The de facto leader of the newly declared Islamic Emirate was raised in the birthplace of his insurgent group and jailed in 2010 — until the US requested his release in 2018
Freed from a Pakistani jail at the request of the United States in just 2018, Taliban leader Abdul Ghani Baradar emerged on Sunday as the victor of a 20-year war.
Baradar was born in the Afghani province of Uruzgan in 1968, and was raised in Kandahar — the birthplace of the Taliban movement.
Like most Afghans, Baradar’s life was forever altered by the Soviet invasion of the country in the late 1970s, which transformed him into an insurgent.
He was believed to have fought side-by-side with the one-eyed cleric, Mullah Omar, the Afghan mujahid commander who later led the insurgent group when it founded the Islamic Emirate of Afghanistan in 1996.
The two would go on to found the Taliban movement in the early 1990s, amid the chaos and corruption of the civil war that erupted after the Soviet withdrawal.
With the US invasion and the Taliban’s collapse in 2001, Baradar went into hiding, and was said to have remained active in the Taliban’s leadership in exile.
At the same time, Baradar was believed to have been among a small group of insurgents who approached interim Afghan leader Hamid Karzai with a letter outlining a potential deal that would have seen the militants recognize the new administration.
Arrested in Pakistan in 2010, Baradar was kept in custody, until pressure from the United States saw him freed in 2018 and relocated to Qatar.

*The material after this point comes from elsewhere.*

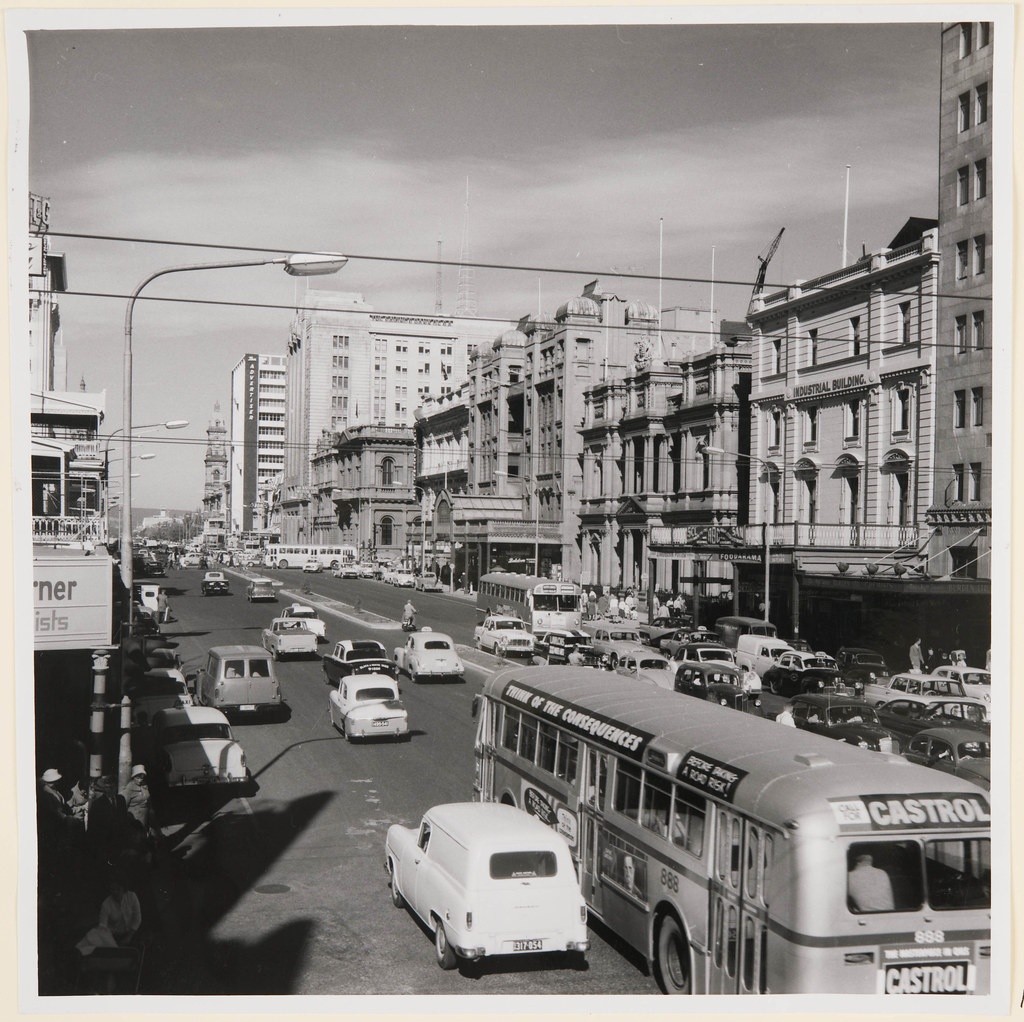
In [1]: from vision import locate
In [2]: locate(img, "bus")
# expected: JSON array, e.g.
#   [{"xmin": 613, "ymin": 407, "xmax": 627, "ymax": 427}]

That was where he was appointed head of the Taliban’s political office, and oversaw the signing of the withdrawal agreement with the Americans.

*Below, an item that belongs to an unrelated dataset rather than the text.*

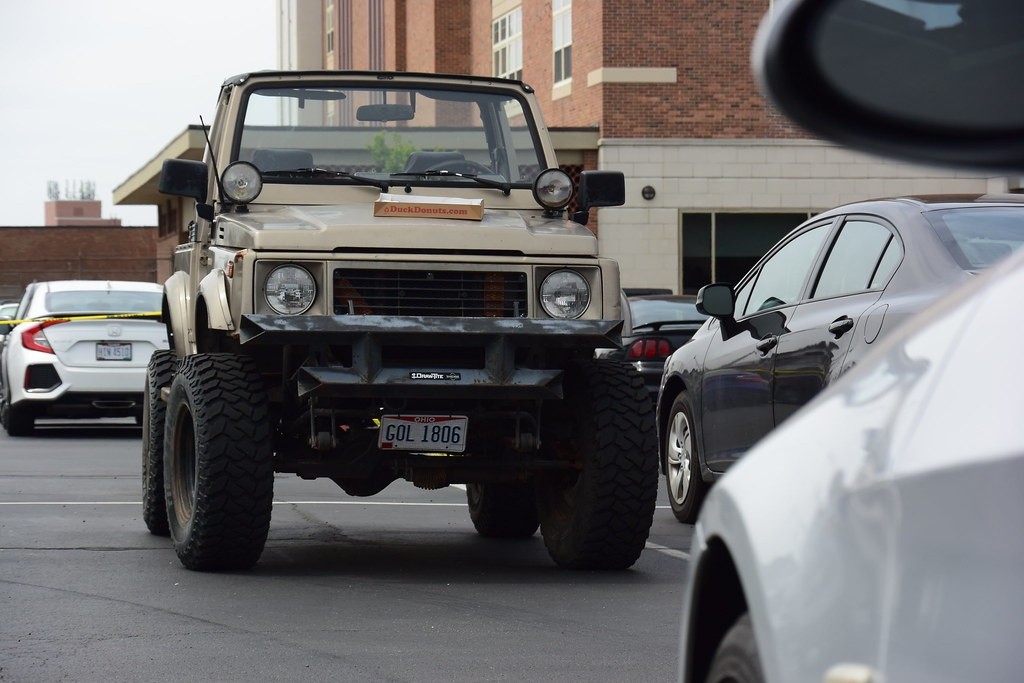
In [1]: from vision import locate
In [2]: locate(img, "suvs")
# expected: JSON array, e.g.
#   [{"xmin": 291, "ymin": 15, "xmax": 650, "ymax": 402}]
[{"xmin": 142, "ymin": 71, "xmax": 660, "ymax": 572}]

In February 2020, Baradar was present during the signing of the Doha Agreement, under which the US would draw its forces down; in return, the Taliban promised not to let extremists use the country as a staging ground for attacking the US or its allies.
The insurgents waited until most US troops had left Afghanistan before embarking on an offensive to take over the country.

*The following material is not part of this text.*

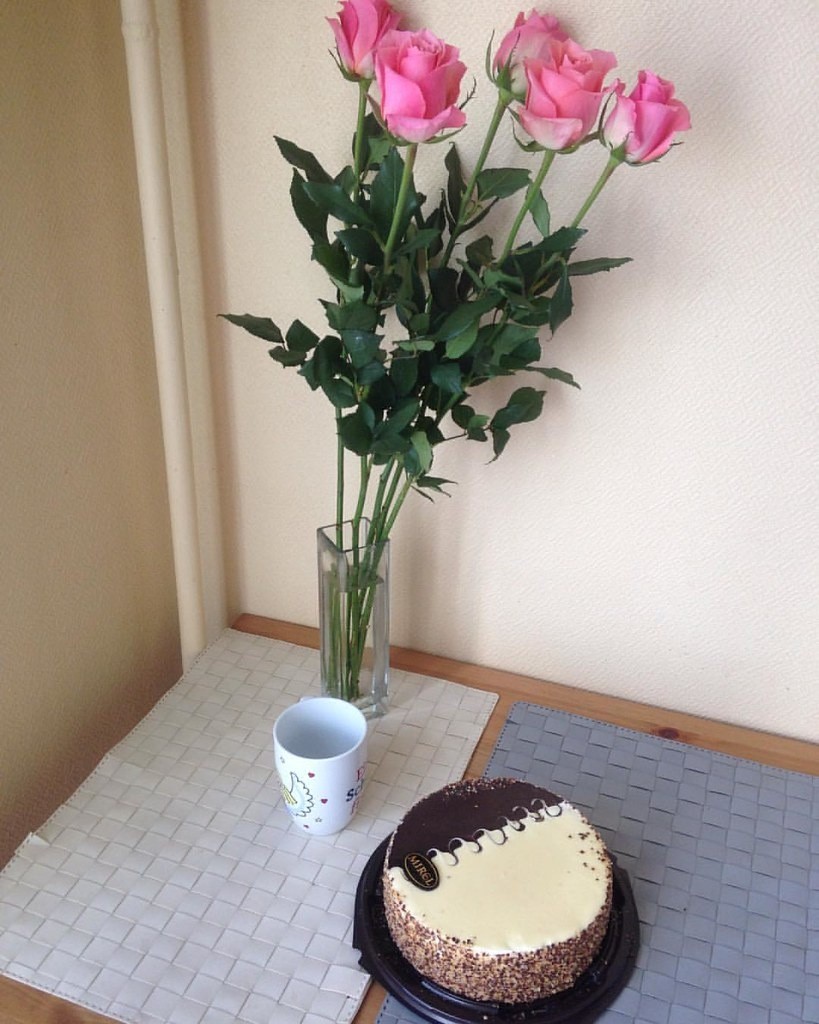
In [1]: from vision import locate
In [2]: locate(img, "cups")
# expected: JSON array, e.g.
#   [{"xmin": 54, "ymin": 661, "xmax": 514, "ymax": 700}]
[{"xmin": 272, "ymin": 696, "xmax": 370, "ymax": 835}]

In a stunning rout, the Taliban seized nearly all of Afghanistan in just over a week, despite the billions of dollars spent by the US and NATO over nearly 20 years to build up Afghan security forces.
The Taliban swept into Afghanistan’s capital Sunday, after the government collapsed and the embattled president had joined an exodus of his fellow citizens and foreigners.
Baradar is now the de facto president of the newly declared Islamic Emirate of Afghanistan.